多くの編集者は、携帯小説を「別物」と捉えて、「今はどんな本も厳しい」と言う。
だけど、「恋空」は百万部ですヨウ。
仕方ないと思った。あたしなんぞは下請けだ。
「携帯小説なんぞには太刀打ちできないくらい濃密な人間の内面を描きましょう」とか言われると、「はあ、そうですね、がんばります」と答えるし、実際、そこにはまだかろうじて自分の居場所が確保できるから、踏ん張る。
そのうち、売れなくても、本が出せるだけましじゃん、とすら思う。
「これはヤバい状況ですよね」という編集者はいなかった。
横書き横組みでちゃんとした文芸をやろうとか、携帯小説から生まれた作家を育てようとか、携帯小説という新しいジャンルに現役の職業作家がどう切り込めばいいのか、ちゃんと考えている人とは、なかなか出逢わなかった。
なんてことを愚痴る間にだって、恋空は百万部。
ならばさっさと書いてしまえ、と。
まだ名前が売れていないから、しくじっても失う評価がない。
職業作家としてあくまで真摯に携帯小説ジャンルとの関わりを模索していこうではないか。
問題は、原稿料が出ないことなのだが。
「恋空」が生まれたのは、魔法のiランドという携帯サイトだ。
その中に携帯小説を集めた魔法の図書館というのがあり、ジャンルごとにランキングサイトが連動していたりしている、そこに、じゃじゃーんと、参入。
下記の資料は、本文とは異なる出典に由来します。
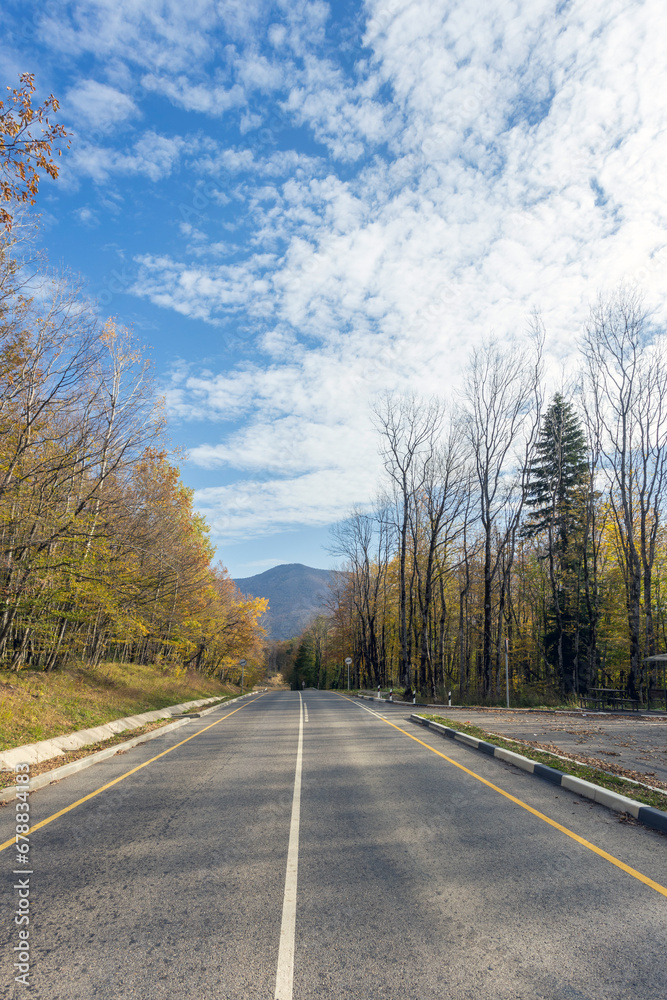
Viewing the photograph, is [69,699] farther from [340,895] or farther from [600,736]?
[600,736]

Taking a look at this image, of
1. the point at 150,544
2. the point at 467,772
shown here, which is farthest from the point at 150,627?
the point at 467,772

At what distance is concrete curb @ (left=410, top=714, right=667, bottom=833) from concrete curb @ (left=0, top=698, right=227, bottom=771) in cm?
871

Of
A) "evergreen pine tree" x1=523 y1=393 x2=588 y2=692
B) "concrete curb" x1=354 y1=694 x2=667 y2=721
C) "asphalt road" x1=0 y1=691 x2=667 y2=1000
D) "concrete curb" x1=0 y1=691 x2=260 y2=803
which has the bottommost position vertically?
"concrete curb" x1=354 y1=694 x2=667 y2=721

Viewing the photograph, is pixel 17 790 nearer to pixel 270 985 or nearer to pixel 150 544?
pixel 270 985

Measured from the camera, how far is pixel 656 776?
7.97m

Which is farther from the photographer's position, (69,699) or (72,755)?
(69,699)

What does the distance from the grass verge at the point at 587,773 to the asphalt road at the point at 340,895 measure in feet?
1.83

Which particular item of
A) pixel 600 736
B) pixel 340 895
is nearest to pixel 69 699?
pixel 340 895

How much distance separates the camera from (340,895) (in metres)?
4.05

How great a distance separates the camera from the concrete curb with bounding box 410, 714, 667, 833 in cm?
570

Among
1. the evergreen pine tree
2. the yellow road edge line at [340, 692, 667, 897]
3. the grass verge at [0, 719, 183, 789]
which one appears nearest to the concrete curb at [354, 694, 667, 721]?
the evergreen pine tree

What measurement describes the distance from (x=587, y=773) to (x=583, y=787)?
0.92 metres

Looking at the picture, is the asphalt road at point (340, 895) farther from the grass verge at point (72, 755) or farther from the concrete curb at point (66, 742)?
the concrete curb at point (66, 742)

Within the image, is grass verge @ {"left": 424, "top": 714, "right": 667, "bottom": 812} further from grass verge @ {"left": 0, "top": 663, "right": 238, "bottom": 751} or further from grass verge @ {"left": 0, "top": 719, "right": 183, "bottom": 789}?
grass verge @ {"left": 0, "top": 663, "right": 238, "bottom": 751}
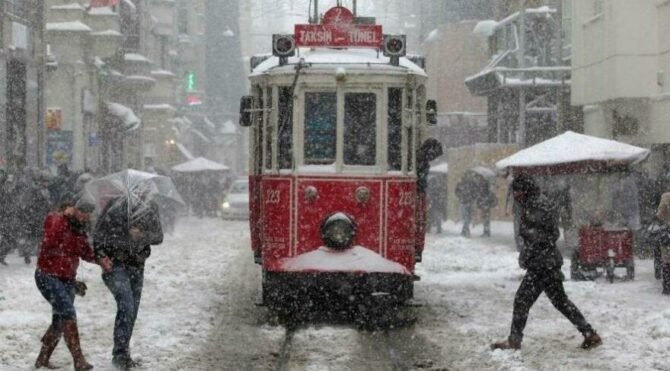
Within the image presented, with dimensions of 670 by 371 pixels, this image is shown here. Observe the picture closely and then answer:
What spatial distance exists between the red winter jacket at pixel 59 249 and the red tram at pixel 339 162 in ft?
12.4

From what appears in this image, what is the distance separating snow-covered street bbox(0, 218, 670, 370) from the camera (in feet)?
37.5

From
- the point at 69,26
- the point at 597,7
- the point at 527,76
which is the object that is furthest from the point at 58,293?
the point at 69,26

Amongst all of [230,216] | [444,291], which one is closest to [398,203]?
[444,291]

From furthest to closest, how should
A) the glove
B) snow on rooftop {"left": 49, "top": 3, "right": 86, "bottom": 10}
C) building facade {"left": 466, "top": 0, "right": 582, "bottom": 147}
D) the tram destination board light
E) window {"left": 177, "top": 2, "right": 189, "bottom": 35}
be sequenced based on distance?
window {"left": 177, "top": 2, "right": 189, "bottom": 35} < snow on rooftop {"left": 49, "top": 3, "right": 86, "bottom": 10} < building facade {"left": 466, "top": 0, "right": 582, "bottom": 147} < the tram destination board light < the glove

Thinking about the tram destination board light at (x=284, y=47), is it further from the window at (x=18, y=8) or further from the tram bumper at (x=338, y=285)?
the window at (x=18, y=8)

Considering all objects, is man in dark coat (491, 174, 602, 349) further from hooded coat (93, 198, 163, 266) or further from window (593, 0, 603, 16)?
window (593, 0, 603, 16)

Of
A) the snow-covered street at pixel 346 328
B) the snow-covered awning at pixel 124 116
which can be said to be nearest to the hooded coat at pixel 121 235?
the snow-covered street at pixel 346 328

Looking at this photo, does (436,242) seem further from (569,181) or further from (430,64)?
(430,64)

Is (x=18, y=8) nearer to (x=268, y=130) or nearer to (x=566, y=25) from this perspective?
(x=566, y=25)

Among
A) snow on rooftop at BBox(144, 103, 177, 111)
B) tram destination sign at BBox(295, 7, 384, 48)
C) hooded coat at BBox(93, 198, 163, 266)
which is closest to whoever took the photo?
hooded coat at BBox(93, 198, 163, 266)

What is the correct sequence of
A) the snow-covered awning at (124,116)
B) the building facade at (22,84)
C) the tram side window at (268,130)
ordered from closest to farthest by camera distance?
the tram side window at (268,130), the building facade at (22,84), the snow-covered awning at (124,116)

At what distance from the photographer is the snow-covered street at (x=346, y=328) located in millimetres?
11438

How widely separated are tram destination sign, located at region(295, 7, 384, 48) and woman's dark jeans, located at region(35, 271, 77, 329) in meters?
5.15

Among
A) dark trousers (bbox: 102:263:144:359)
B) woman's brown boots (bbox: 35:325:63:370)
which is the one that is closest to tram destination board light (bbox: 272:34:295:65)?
dark trousers (bbox: 102:263:144:359)
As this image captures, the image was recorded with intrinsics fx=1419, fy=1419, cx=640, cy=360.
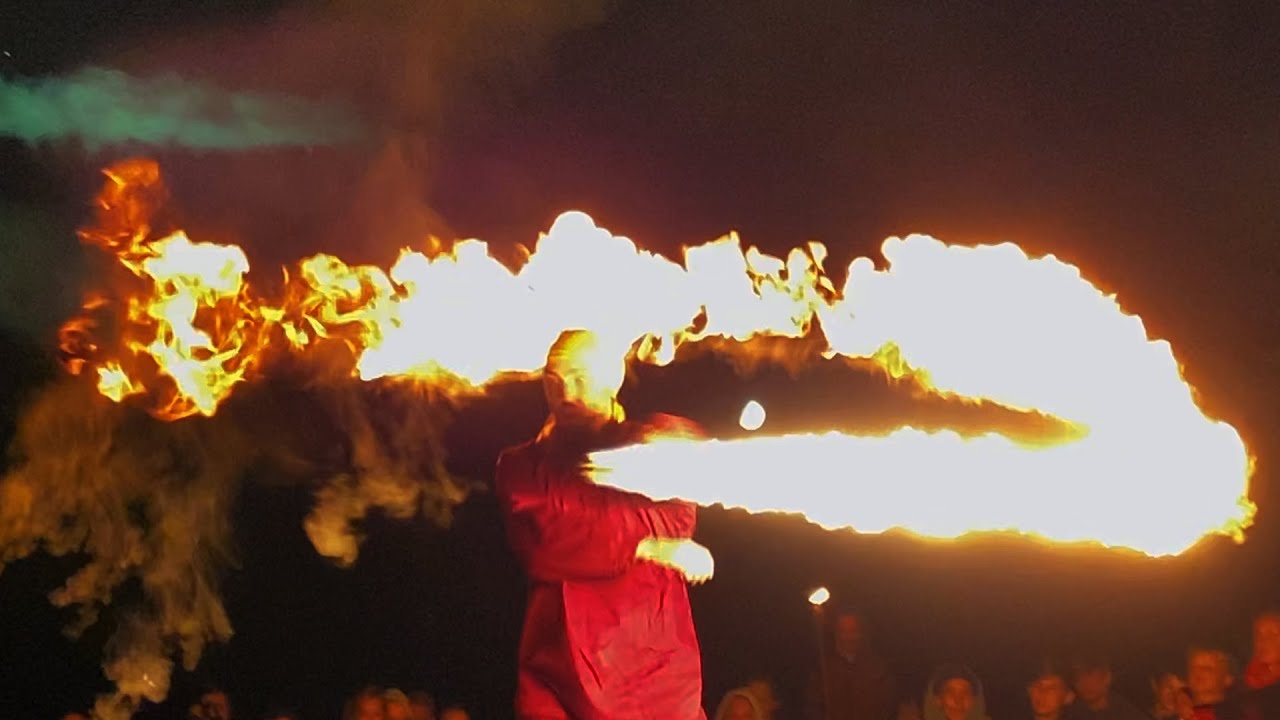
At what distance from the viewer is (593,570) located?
4125 mm

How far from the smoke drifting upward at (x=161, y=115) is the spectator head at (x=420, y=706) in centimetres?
235

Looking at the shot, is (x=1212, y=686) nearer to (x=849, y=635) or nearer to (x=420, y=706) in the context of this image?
(x=849, y=635)

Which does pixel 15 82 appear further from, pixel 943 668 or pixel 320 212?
pixel 943 668

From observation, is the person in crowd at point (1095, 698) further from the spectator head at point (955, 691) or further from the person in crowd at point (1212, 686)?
the spectator head at point (955, 691)

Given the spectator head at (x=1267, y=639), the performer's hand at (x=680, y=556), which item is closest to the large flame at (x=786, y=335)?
the performer's hand at (x=680, y=556)

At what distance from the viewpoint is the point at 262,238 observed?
594 centimetres

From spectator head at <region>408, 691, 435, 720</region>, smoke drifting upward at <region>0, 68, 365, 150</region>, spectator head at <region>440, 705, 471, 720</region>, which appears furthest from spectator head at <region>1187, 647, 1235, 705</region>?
smoke drifting upward at <region>0, 68, 365, 150</region>

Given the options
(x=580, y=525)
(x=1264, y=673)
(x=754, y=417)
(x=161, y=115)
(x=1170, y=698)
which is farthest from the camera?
(x=161, y=115)

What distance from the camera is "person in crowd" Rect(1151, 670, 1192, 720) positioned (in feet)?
17.3

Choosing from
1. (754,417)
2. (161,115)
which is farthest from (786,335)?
(161,115)

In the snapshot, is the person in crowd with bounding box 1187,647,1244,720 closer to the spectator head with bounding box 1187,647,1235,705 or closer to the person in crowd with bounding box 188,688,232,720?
the spectator head with bounding box 1187,647,1235,705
もちろん、郷に従って、三文字以内のペンネームを使う。
センテンスはできるだけ短くし、ばつばつ改行もする。
普段はまず滅多に使わない「…」も使う。これは実際便利でクセになります。
「…」の多用は、まるで荒井晴彦の台詞みたいで、けっこう満足した。
正直、あたしにもまだ、携帯小説という仕組みは、よく見えていない。
ただ、書籍や雑誌掲載と違って、ダイレクトな反応がある。
携帯小説を書いている人同士の励まし合いや、ささやかな共感が届くと、単純に嬉しい。
文章を書くことに馴れているあたしに、一生の記念になるからという決意や、これを書かないと人生が先に進まないと抱え込むほどの過去など、さしてない。
そういうものを抱えて本当に真摯な気持ちで携帯小説を書く人たちの中に入れば、いくら職業作家でも、でっちあげの嘘は通じない。
だから、携帯小説のセオリーに乗っ取って、話せなかった過去、一人称の恋愛小説、真摯な気持ち、というところを、きっちりやろうと覚悟している。
三月からアップし始めて、じりじり読者が増えてきたようだ。
膨大な数の携帯小説が登録されている中で、探し当ててくれる人がいるのは、素晴らしい出逢いだと思う。
毎日、覗いてコメントをしていってくれる人や、続きが更新されるのを楽しみに待っていてくれる人がいる。
それはつまり、ちゃんと読む人がいるってことなんじゃないか。
文芸の書籍が売れないのは、小説を読む人がいないからではなく、物語や書籍の価値が変わってきたからなのだろう。
ならばやはり、あたしの思うところは間違っていない。
新しいニーズに応えられるよう商品の改良を重ねるのは、流行への迎合なんかじゃない。
いや、流行への迎合だっていいんです。
ゲージツやってるわけじゃないんだし。
「そこに読者がいるならば」、それだけのことなんだよね。